2007 brachte eine Suche nach “Gartenblog” im deutschprachigen Internet 44.000 Resultate, 2010 waren 86.000, 2014 sind es über 200.000. Dieser Trend ist keineswegs lokal, wie der Global Garden Report von Kairos Future aus Stockholm zeigt. Die Agentur analysierte 1,4 Millionen Blogposts und Kommentare aus 13 Ländern und konstatierte auch in Schwellenmärkten wie Polen, Südafrika, Brasilien oder China ein wachsendes Interesse am eigenen Garten. Der weltweit stärkste Trend, so die Studie, sind Küchen- und Biogärten, auch in Deutschland.

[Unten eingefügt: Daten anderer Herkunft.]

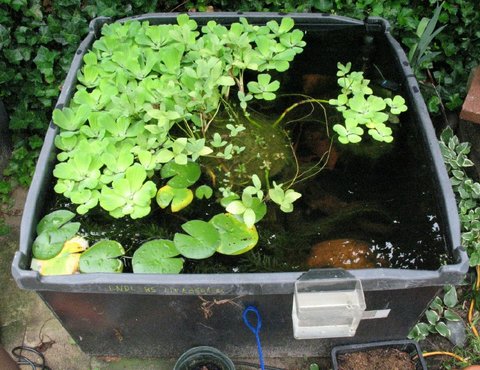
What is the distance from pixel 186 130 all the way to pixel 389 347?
990mm

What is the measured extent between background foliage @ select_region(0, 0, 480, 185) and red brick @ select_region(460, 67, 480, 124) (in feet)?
0.36

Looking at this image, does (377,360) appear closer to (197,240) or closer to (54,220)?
Answer: (197,240)

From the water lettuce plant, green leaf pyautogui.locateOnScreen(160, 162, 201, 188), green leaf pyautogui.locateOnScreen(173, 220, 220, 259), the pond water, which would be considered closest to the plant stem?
the water lettuce plant

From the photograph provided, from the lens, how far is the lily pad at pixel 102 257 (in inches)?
57.5

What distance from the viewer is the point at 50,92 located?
2.21 m

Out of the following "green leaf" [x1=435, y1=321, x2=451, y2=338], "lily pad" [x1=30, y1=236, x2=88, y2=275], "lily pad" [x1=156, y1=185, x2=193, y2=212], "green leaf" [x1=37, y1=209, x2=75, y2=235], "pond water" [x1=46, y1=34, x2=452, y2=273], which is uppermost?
"green leaf" [x1=37, y1=209, x2=75, y2=235]

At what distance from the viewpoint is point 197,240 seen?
4.93ft

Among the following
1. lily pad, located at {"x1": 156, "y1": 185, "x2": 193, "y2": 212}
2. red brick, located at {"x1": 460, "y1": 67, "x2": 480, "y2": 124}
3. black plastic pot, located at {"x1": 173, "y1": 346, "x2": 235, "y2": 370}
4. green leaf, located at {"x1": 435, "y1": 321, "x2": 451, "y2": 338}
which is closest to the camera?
lily pad, located at {"x1": 156, "y1": 185, "x2": 193, "y2": 212}

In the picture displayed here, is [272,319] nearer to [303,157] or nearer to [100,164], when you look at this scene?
[303,157]

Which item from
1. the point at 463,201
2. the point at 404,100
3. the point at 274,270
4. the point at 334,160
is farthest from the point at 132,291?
the point at 463,201

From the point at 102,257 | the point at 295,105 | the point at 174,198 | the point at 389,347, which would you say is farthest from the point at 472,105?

Zu den bemerkenswertesten Nebeneffekten des Gartenbloggens im klassischen Kleingartenland Deutschland gehört, dass der vermehrte kreative Austausch in Blogs, Foren, Portalen und sozialen Netzwerken für Mut zur Individualität sorgt und so dem traditionellen Hang zum gärtnerischen Wettrüsten mit den Grundstücksnachbarn einen Dämpfer versetzt. Immer mehr Menschen finden Gefallen an der Idee, in ihrem Garten mehr als nur eine Liegefläche zu sehen. Man denkt funktioneller und nachhaltiger, man informiert sich über Anbaumethoden und Pestizide, findet körperlichen und seelischen Ausgleich bei der Gartenarbeit und wird mit günstigerem und gesünderem Obst und Gemüse belohnt.

Blockhaus

Die Gartenwelle rollt wieder. Gartenzwerge sind auf dem Rückzug, Vogelhäuser und Konfitürenrezepte auf dem Vormarsch. Kommerzielle Portale ziehen nach und bieten werthaltigere Tipps. Saisonspezifische Inhalte nehmen zu und neue Nischen wie Wellnessgarten, Wildnisgarten oder künstlerischer Garten bilden und differenzieren sich. Dass die Deutschen ihren Gärten wieder näher kommen, so nah wie seit den 1950er Jahren nicht mehr, zeigen auch steigende Tendenzen bei Gartenhäusern, Kochgelegenheiten und Terrassenheizungen.

Wer über keinen eigenen Garten verfügt, pachtet sich eine Parzelle in einer Kleingartensiedlung und bloggt mit. Und selbst ein begrenzte Angebot an Gartenflächen in manchen Stadten kann die neue deutsche Gartenwelle nicht bremsen, wie das Kultphänomen des sogenannten “Guerilla Gardening” auf öffentlichen Flächen (natürlich gepowert aus dem Internet) beweist.